If he wasn't the most famous knuckleball pitcher ever, he's certainly up there.
The legend, Tim Wakefield, is gone at 57.
"Tim’s kindness and indomitable spirit were as legendary as his knuckleball," Red Sox owner John Henry said. "He not only captivated us on the field but was the rare athlete whose legacy extended beyond the record books to the countless lives he touched with his warmth and genuine spirit."
"He had a remarkable ability to uplift, inspire, and connect with others in a way that showed us the true definition of greatness. He embodied the very best of what it means to be a member of the Boston Red Sox and his loss is felt deeply by all of us."
The team's Twitter account changed their profile picture to Tim's famous number 49 in his honor.
Our hearts are broken with the loss of Tim Wakefield.
Wake embodied true goodness; a devoted husband, father, and teammate, beloved broadcaster, and the ultimate community leader. He gave so much to the game and all of Red Sox Nation.

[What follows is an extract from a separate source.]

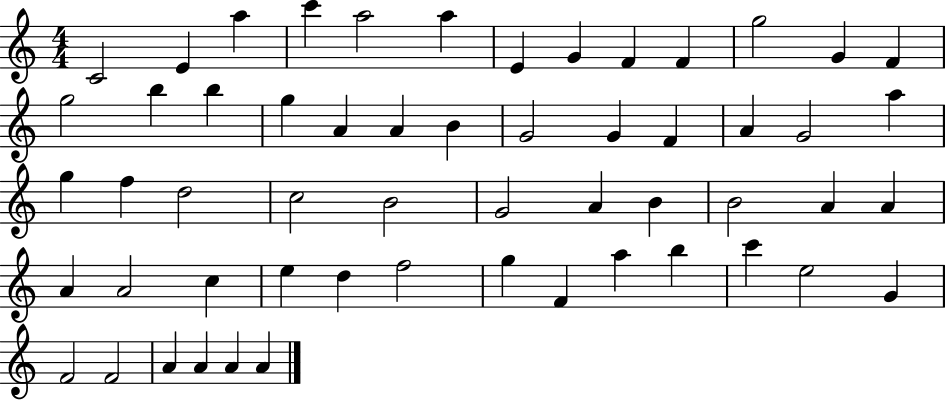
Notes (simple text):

C4/h E4/q A5/q C6/q A5/h A5/q E4/q G4/q F4/q F4/q G5/h G4/q F4/q G5/h B5/q B5/q G5/q A4/q A4/q B4/q G4/h G4/q F4/q A4/q G4/h A5/q G5/q F5/q D5/h C5/h B4/h G4/h A4/q B4/q B4/h A4/q A4/q A4/q A4/h C5/q E5/q D5/q F5/h G5/q F4/q A5/q B5/q C6/q E5/h G4/q F4/h F4/h A4/q A4/q A4/q A4/q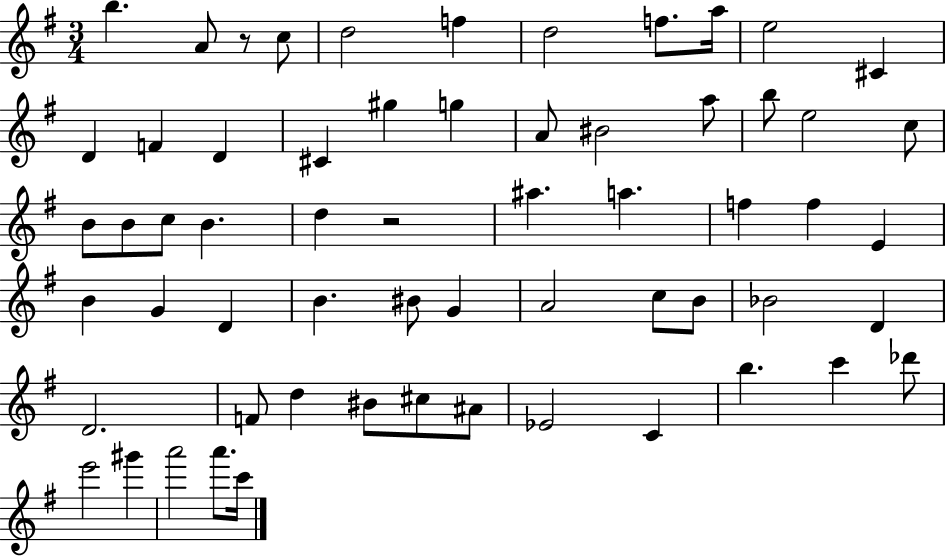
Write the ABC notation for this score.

Our deepest love and thoughts are with… pic.twitter.com/ah5kV2Yt8j
— Red Sox (@RedSox) October 1, 2023
Tim Wakefield's career was an interesting one.
He was drafted by the Pittsburgh Pirates after being a power-hitting first baseman in college that set home run records at Florida Tech.
After trying to be a fastball pitcher with the Pirates, Tim Wakefield was sent down and ended up perfecting his knuckleball in the minors.
By the time he was back up in the majors with the Boston Red Sox, he was one of the best to ever do it.
Despite barely throwing harder than a good high school player, Tim Wakefield amassed 200 career victories as a pitcher, something not many people are able to do.
Wakefield won World Series rings in 2004 and 2007 as a member of the Boston Red Sox.
His career record was an impressive 200 wins and 180 losses, with a 4.41 ERA. Also impressively, he struck out 2,156 opponents throughout his MLB career.